Rate cut unlikely
It is looking far less likely that the Reserve Bank will cut interest rates on Thursday.
Tuesday, September 2nd 2003, 10:45PM
by Jenny Ruth
Certainly, the latest Reuters poll of 15 economists shows nobody is expecting a further cut this time around and that eight of them think we’re already at the end of the cutting cycle.
The other seven still think the Reserve Bank will cut its official cash rate (OCR) from the current 5% to 4.75% by the end of the year.
This is at odds with the wholesale interest rate market which is indicating that the next move in the OCR will be up, not down. The September 90-day bank bill futures were trading at 5.14% on Friday – the contract closes on 10 September, nearly a week after the central bank’s decision next week.
The December 90-day bank bill futures are trading at 5.17%, indicating investors don’t think there will be any change in the OCR before the end of the year. But the March and June futures contracts are suggesting the Reserve Bank will lift the OCR twice to 5.5% by the middle of next year.
"You would normally go with the market because that’s where people are putting their money, not their reputations," says one market observer.
However, ANZ Bank’s economists think the market "may be jumping the gun a little." They expect the OCR to stay at 5% through to the middle of 2004, citing low unemployment and continued employment growth, strong retail sales and the buoyant housing market coupled with abating negative news such as the impact of the SARS virus.

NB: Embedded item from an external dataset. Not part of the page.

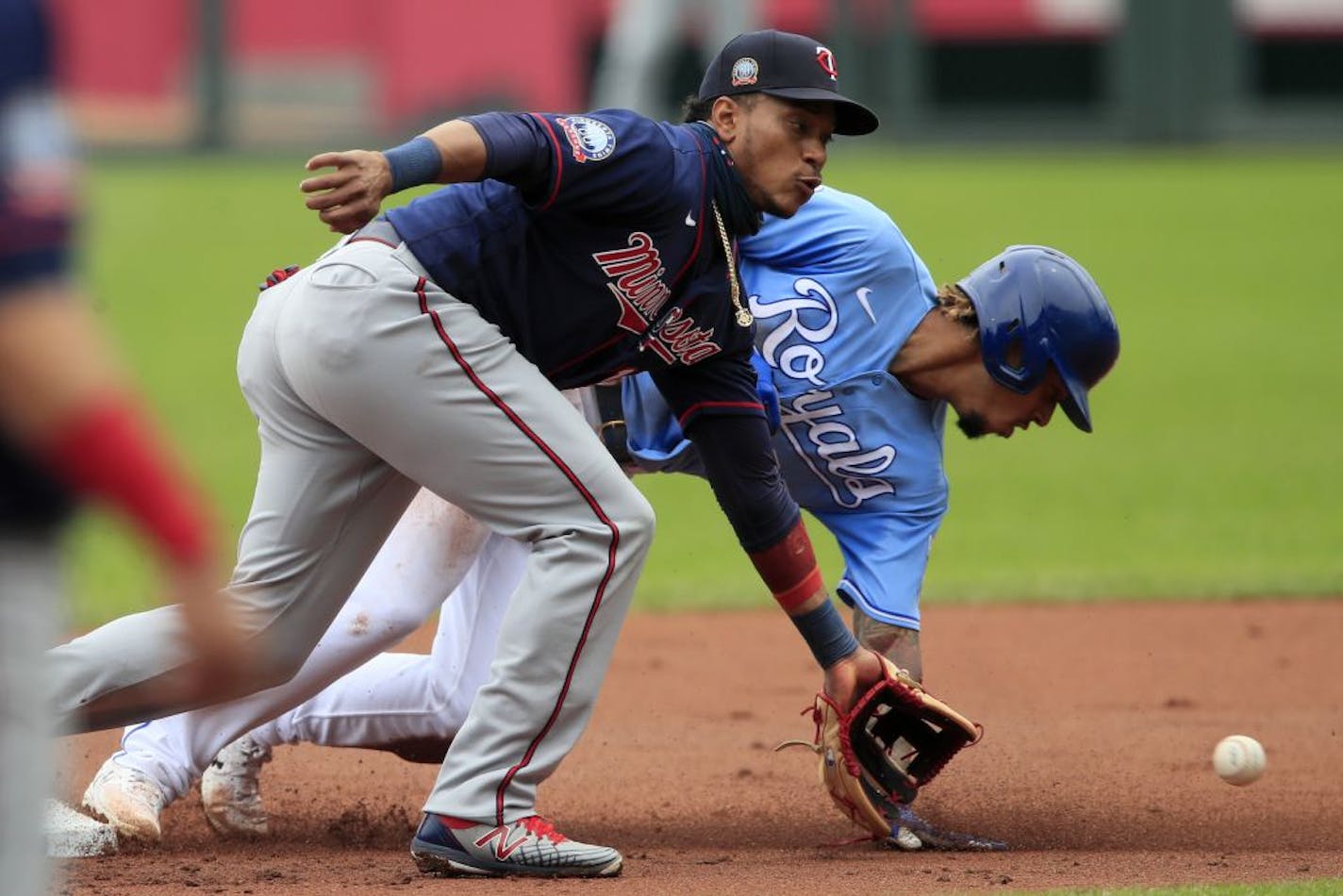 Kansas City Royals Adalberto Mondesi, back, steals second base behind Minnesota Twins shortstop Jorge Polanco during the first inning of a baseball game at Kauffman Stadium in Kansas City, Mo., Sunday, Aug. 9, 2020.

The change in the central bank’s agreement with the government from the previous "hard" zero to 3% inflation target to achieving the same result over the medium term "suggests that the Reserve Bank may take longer to reverse course" than was the case under previous governor Don Brash.
National Bank senior economist Cameron Bagrie is among those who think there might be another rate cut because the inflation outlook is benign, although he rates this as a 50:50 call.
"The economy may be being sold short by keeping the OCR unnecessarily high and the economic risk profile remains tilted towards the downside," Bagrie says. He expects inflation will stay below 2% over the coming year.
He also thinks the financial markets have it wrong. "An aggressive statement or pre-emptive tightening profile is not warranted, even though conditions are more favourable than signalled in June."